■ **What this task involves**
Copy every record verbatim but exclude the pictures.

■ **Data entries**
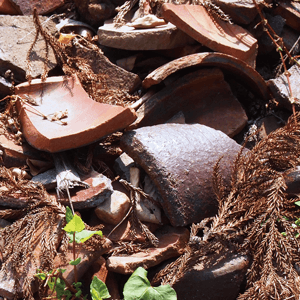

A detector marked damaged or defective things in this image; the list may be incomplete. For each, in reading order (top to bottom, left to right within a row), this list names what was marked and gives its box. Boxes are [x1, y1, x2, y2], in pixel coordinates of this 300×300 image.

broken pottery shard [0, 15, 57, 82]
broken pottery shard [96, 18, 195, 50]
broken pottery shard [162, 3, 258, 67]
broken pottery shard [276, 0, 300, 31]
broken pottery shard [14, 75, 136, 152]
broken clay bowl [14, 75, 136, 152]
broken pottery shard [130, 68, 247, 137]
broken pottery shard [142, 52, 270, 101]
broken pottery shard [268, 63, 300, 111]
broken pottery shard [52, 170, 113, 210]
broken pottery shard [94, 190, 131, 225]
broken pottery shard [120, 123, 243, 226]
broken pottery shard [0, 212, 64, 298]
broken pottery shard [106, 227, 189, 274]
broken pottery shard [171, 253, 248, 300]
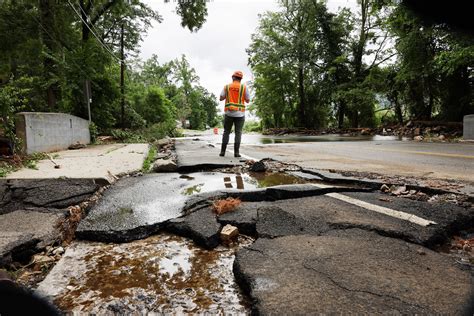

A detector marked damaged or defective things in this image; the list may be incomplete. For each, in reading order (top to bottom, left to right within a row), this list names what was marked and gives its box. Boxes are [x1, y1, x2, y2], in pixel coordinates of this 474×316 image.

damaged infrastructure [0, 138, 474, 314]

■ **Solved exercise**
A detector marked damaged or defective things in this image; the list may be incomplete. For each, in reading order (top to bottom, left to right within a row), this list names what was marked and gives its box. Boxes are [x1, y1, x2, y2], in pixel coordinates of this 300×300 image.

broken pottery shard [0, 15, 57, 82]
broken pottery shard [96, 18, 195, 50]
broken pottery shard [162, 3, 258, 67]
broken pottery shard [276, 0, 300, 31]
broken pottery shard [14, 75, 136, 152]
broken clay bowl [14, 75, 136, 152]
broken pottery shard [130, 68, 247, 137]
broken pottery shard [142, 52, 270, 101]
broken pottery shard [268, 63, 300, 111]
broken pottery shard [52, 170, 113, 210]
broken pottery shard [94, 190, 131, 225]
broken pottery shard [120, 123, 243, 226]
broken pottery shard [0, 212, 64, 298]
broken pottery shard [106, 227, 189, 274]
broken pottery shard [171, 253, 248, 300]

A detector marked damaged or defective things in this image; the list may be incomplete. For each, in reading order (top to bottom, left to right within a row), this list names what was marked and gives its box. Boxes are [x1, y1, x2, y2], in pixel coordinates of this 474×316 image.

damaged infrastructure [0, 138, 474, 314]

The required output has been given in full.